**WHAT YOU SHOULD DO:** Copy out, word for word, the lines from the start of the data below through the line containing "genus: Neotoma", and no others.

**INPUT DATA:**
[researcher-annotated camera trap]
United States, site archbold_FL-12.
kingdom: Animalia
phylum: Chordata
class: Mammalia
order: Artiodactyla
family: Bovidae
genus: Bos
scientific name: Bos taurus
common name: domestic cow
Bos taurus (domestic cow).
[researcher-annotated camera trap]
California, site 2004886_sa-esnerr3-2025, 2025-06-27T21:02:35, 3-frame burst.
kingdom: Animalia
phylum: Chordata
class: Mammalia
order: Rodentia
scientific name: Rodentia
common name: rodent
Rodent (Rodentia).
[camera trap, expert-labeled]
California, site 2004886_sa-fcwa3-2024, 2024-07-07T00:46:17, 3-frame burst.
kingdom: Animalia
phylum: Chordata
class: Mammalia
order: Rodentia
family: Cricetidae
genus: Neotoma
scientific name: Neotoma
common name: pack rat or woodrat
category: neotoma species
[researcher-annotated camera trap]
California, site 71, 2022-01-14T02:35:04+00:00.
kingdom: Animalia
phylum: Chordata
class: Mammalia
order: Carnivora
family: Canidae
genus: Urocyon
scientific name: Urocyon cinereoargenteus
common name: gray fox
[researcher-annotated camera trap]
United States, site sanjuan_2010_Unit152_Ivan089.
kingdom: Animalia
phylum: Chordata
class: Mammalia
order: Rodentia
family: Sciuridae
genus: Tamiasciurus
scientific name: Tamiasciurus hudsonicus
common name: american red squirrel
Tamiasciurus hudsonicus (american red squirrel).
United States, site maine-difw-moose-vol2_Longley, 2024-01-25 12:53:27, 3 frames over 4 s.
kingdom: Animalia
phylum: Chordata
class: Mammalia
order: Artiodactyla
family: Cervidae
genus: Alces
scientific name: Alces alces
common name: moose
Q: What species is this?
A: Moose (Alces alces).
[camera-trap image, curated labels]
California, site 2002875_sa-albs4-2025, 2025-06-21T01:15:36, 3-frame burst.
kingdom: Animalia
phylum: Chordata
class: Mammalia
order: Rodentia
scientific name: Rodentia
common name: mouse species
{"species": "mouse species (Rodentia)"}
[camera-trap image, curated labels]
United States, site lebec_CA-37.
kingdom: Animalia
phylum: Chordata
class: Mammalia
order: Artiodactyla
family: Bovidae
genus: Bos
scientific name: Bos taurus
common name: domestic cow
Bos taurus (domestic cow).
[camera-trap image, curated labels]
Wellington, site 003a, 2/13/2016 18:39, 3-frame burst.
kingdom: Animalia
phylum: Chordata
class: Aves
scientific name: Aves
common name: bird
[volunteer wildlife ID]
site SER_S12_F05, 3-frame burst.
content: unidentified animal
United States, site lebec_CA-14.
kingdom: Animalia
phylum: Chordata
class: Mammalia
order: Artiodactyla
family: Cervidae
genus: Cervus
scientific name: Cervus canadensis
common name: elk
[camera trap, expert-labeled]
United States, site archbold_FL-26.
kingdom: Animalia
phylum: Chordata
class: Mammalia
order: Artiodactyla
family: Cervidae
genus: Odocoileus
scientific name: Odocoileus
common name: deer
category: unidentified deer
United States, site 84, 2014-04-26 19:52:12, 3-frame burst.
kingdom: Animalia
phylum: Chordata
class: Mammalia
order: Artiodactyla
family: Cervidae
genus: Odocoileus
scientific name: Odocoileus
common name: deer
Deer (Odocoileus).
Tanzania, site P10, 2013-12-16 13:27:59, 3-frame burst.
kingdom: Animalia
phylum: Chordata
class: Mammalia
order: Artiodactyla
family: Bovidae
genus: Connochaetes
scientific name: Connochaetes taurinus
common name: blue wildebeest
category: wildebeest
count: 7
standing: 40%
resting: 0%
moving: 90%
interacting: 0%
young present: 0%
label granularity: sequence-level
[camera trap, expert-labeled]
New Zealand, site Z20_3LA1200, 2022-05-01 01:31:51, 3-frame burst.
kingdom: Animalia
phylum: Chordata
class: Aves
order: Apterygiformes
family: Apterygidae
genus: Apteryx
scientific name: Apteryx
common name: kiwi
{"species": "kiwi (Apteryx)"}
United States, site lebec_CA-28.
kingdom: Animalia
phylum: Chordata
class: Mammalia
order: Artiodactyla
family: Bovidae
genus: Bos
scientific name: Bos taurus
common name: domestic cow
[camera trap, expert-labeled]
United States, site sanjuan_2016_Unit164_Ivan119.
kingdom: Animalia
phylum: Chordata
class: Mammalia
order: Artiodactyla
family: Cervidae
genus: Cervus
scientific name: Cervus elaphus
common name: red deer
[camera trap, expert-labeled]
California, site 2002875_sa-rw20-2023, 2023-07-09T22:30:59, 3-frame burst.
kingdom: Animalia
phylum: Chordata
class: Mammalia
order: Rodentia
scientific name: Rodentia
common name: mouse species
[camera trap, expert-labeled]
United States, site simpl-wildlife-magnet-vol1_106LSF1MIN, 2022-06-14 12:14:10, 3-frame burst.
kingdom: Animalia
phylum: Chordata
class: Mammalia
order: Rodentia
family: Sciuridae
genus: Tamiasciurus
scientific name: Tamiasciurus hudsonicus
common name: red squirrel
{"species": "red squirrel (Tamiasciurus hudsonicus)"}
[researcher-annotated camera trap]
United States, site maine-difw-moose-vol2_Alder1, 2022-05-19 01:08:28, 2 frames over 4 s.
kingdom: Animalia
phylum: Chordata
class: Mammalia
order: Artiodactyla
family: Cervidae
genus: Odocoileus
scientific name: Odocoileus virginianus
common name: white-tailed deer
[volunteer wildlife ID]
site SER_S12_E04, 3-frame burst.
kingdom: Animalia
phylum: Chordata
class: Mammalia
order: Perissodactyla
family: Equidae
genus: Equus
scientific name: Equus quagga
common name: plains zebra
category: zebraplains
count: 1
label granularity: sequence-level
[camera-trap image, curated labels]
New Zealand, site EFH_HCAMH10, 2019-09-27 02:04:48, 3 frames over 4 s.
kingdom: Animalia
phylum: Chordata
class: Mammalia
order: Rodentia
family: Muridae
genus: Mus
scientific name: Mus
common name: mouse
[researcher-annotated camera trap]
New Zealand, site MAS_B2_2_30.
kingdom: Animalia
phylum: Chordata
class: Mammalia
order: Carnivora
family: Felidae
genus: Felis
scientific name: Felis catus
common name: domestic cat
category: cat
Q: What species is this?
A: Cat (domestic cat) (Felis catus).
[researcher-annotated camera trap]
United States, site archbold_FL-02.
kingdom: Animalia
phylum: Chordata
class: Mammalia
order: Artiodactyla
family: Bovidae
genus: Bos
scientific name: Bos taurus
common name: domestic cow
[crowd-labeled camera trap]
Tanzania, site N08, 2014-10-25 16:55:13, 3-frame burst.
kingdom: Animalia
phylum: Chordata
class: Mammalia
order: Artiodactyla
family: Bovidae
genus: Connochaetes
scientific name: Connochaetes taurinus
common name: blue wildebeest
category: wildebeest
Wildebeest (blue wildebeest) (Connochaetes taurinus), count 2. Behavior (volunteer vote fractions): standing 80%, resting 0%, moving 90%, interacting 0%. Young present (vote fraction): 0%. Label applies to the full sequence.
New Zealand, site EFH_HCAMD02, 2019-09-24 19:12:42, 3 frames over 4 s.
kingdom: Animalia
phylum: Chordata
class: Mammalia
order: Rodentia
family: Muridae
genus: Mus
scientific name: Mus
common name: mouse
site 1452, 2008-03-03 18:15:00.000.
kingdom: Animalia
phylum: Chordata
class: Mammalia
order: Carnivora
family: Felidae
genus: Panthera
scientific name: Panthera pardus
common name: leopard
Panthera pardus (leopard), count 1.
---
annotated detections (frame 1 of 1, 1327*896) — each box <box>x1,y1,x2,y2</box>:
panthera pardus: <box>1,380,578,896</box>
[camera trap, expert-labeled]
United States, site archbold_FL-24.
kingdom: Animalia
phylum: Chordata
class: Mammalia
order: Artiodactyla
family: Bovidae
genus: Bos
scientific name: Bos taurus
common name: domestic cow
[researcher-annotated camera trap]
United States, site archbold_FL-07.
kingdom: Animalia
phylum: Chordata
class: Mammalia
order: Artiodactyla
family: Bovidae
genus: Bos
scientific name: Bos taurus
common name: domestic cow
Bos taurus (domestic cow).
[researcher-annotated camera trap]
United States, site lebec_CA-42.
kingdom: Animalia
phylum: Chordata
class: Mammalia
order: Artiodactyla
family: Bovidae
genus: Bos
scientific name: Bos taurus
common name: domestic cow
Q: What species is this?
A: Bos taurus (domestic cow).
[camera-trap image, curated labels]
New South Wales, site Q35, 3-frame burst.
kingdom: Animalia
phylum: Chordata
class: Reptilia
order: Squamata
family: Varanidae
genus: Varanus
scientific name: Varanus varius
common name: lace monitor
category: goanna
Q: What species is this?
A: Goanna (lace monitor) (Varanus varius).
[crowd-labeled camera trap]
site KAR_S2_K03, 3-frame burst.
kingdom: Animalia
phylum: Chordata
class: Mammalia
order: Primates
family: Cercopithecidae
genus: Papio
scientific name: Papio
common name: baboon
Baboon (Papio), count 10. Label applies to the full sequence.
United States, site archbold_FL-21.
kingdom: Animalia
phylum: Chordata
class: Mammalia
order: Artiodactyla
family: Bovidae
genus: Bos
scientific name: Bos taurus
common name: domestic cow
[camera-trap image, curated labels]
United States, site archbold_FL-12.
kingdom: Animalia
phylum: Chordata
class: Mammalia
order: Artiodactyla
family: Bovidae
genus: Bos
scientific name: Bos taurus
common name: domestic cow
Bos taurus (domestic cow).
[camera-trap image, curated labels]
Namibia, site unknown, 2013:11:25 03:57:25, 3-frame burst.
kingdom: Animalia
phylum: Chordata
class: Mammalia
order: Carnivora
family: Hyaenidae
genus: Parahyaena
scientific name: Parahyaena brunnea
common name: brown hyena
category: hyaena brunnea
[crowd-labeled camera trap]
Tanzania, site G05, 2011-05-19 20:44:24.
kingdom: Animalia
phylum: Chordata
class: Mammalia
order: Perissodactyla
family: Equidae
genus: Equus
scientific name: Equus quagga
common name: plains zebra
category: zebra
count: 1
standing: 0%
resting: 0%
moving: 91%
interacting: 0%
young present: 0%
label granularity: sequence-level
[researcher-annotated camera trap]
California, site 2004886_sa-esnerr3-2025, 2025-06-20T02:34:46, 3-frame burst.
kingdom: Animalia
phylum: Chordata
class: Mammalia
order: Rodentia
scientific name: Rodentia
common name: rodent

**OUTPUT FOR THIS TASK:**
[researcher-annotated camera trap]
United States, site archbold_FL-12.
kingdom: Animalia
phylum: Chordata
class: Mammalia
order: Artiodactyla
family: Bovidae
genus: Bos
scientific name: Bos taurus
common name: domestic cow
Bos taurus (domestic cow).
[researcher-annotated camera trap]
California, site 2004886_sa-esnerr3-2025, 2025-06-27T21:02:35, 3-frame burst.
kingdom: Animalia
phylum: Chordata
class: Mammalia
order: Rodentia
scientific name: Rodentia
common name: rodent
Rodent (Rodentia).
[camera trap, expert-labeled]
California, site 2004886_sa-fcwa3-2024, 2024-07-07T00:46:17, 3-frame burst.
kingdom: Animalia
phylum: Chordata
class: Mammalia
order: Rodentia
family: Cricetidae
genus: Neotoma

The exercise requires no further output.